Harbinger has owned large stakes in The New York Times Company, Cleveland-Cliffs, and 28% stock ownership of satellite communications company Inmarsat. The company has also owned stakes in rival satellite operators SkyTerra and Terrestar, and British sugar producer Tate & Lyle. The company was ranked on the Wall Street Journal's "The Hedge Fund 100" list in 2008 and 2009. According to press accounts the assets under management at Harbinger peaked at $26 billion in 2008 and had declined to approximately $9 billion as of 2010 due to sizeable investor redemptions with approximately 40% of that total concentrated in investments related to building a high-speed wireless network in the United States.
Harbinger Capital, which owned Russell Hobbs, merged it with Spectrum Brands on June 16, 2010 for $661 million and now controls approximately 64% of the appliance maker, Spectrum.
In November 2014, Falcone announced his resignation as chief executive and chairman from Harbinger Group HRG, whose second-biggest shareholder is Harbinger Capital.

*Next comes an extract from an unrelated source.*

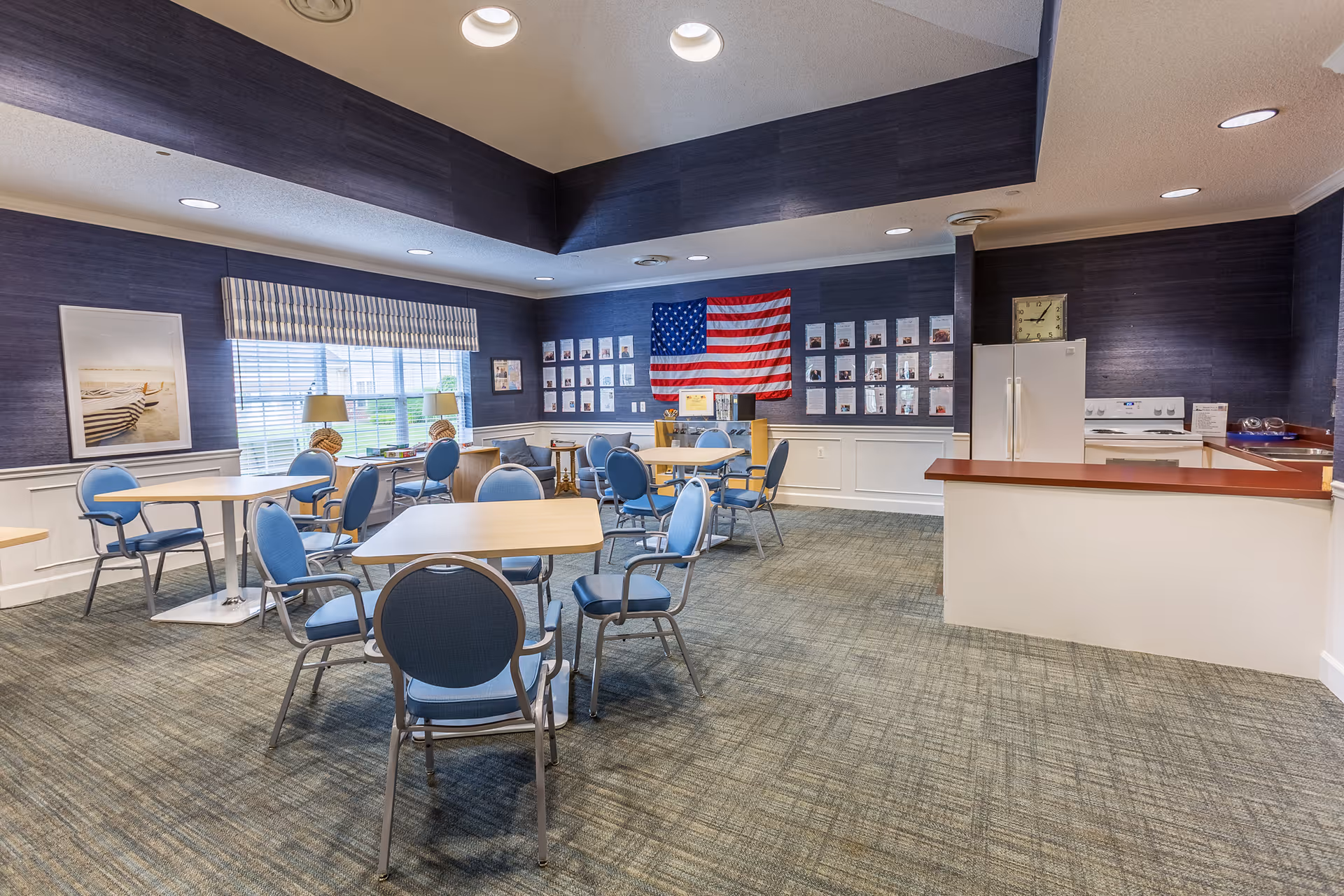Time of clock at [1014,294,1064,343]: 9:05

Falcone was paid a lump sum of $40.3 million upon his resignation.
In March 2015, the lawsuit accusing Falcone and Harbinger Capital Partners of "misleading investors about the firm's stake in LightSquared Inc." was dismissed. That same month, a judge approved Harbinger Capital's restructuring plan of LightSquared, which paid off lender Charlie Ergen, and put LightSquared in the hands of investors, including JP Morgan Chase. As part of the deal, Harbinger maintained 44% equity, but Falcone would no longer be involved in day-to-day operations.

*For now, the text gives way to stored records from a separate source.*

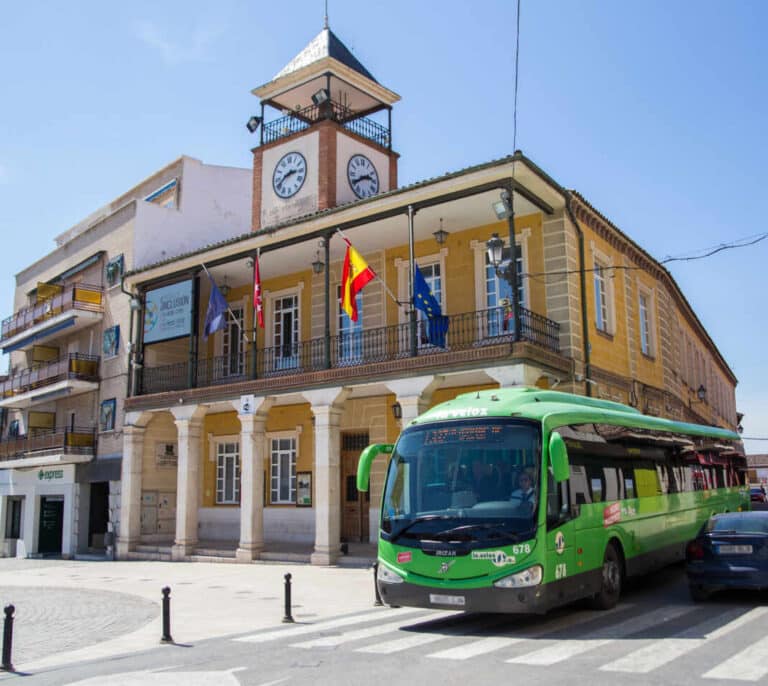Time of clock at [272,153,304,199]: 2:40
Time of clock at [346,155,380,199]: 2:40
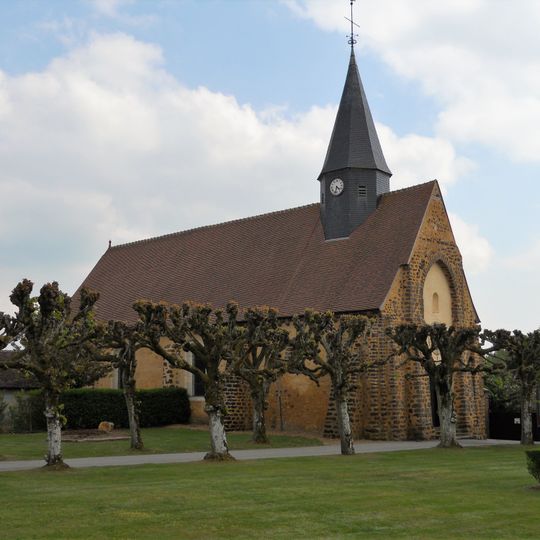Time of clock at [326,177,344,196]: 4:32
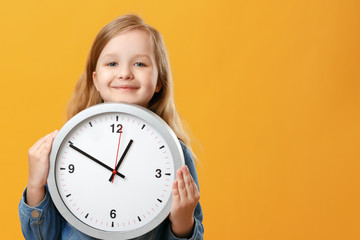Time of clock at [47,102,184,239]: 12:49
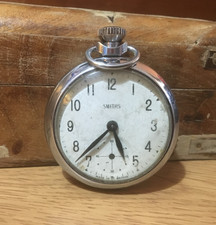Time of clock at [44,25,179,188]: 5:37
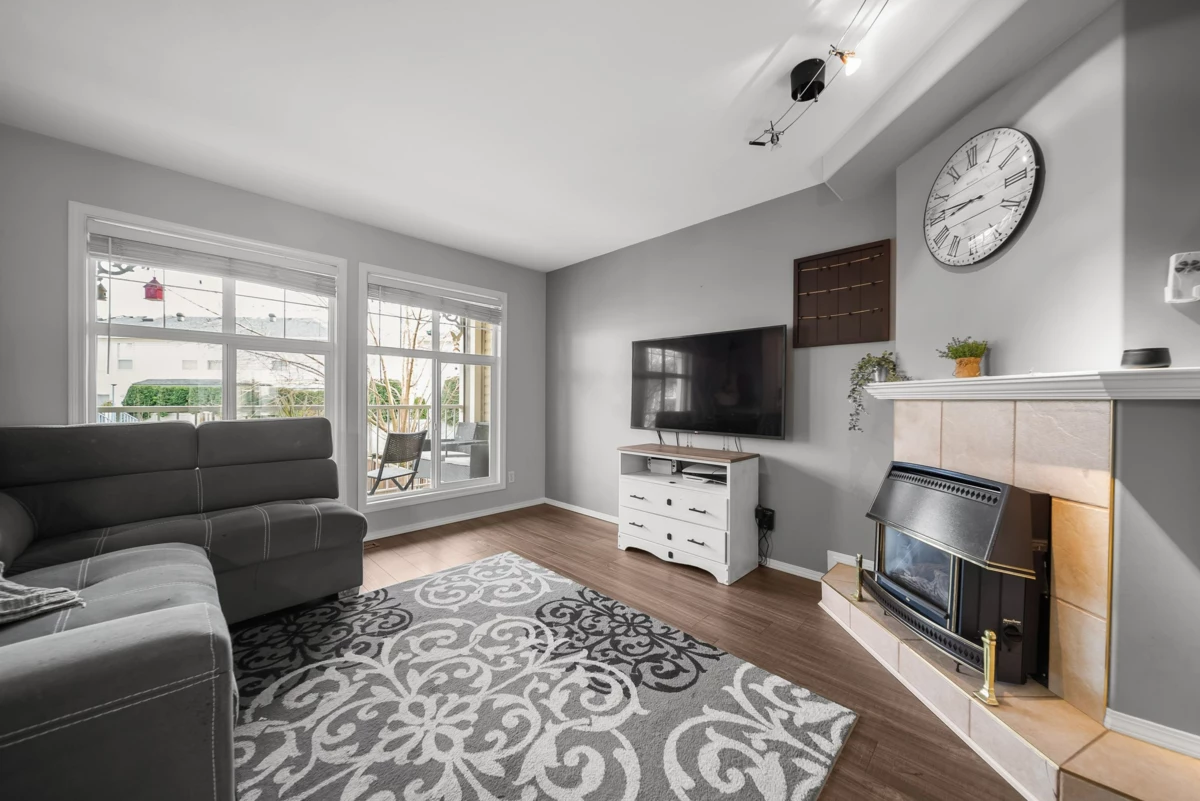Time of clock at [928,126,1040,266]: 8:46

As of 2015, the top equity holdings of the firm were in the shares of the following companies: Spectrum Brands Inc, Harbinger Group Inc, North American Energy Partners Inc, and EXCO Resources Inc.
In December 2017, Harbinger Capital Partners filed a lawsuit against Apollo Global Management, alleging fraud over "pouring" "$2 billion into the ill-fated wireless venture formerly known as LightSquared Inc."

SEC settlement

In August 2013, the firm reached a settlement with the SEC agreeing to pay more than $18 million and admit wrongdoing. As part of the settlement, Harbinger Senior Managing Director Philip Falcone was also barred from the securities industry for at least five years, but it did not prohibit him from working as an officer or director of a public company. Among the SEC's multiple allegations were that Falcone misused fund assets and diverted fund assets for personal use, that the fund engaged in redemption and other practices that favored certain investors over others, and that fund attempted to conduct an improper short squeeze on the bonds of Canadian manufacturing firm, partially in retaliation against a competitor investment firm. Harbinger and Falcone largely admitted to these allegations in the settlement.
July 4, 2014, the U.S. Security and Exchange Commission's Office of the Whistleblower issued a "Final Order" in matter number 2012 -81 ruling that rejected a claim made by an individual requesting a reward for assisting in the investigation. The SEC rejected the claim, asserting in the "Claimant did not provide information that led to the successful enforcement" and denying the application.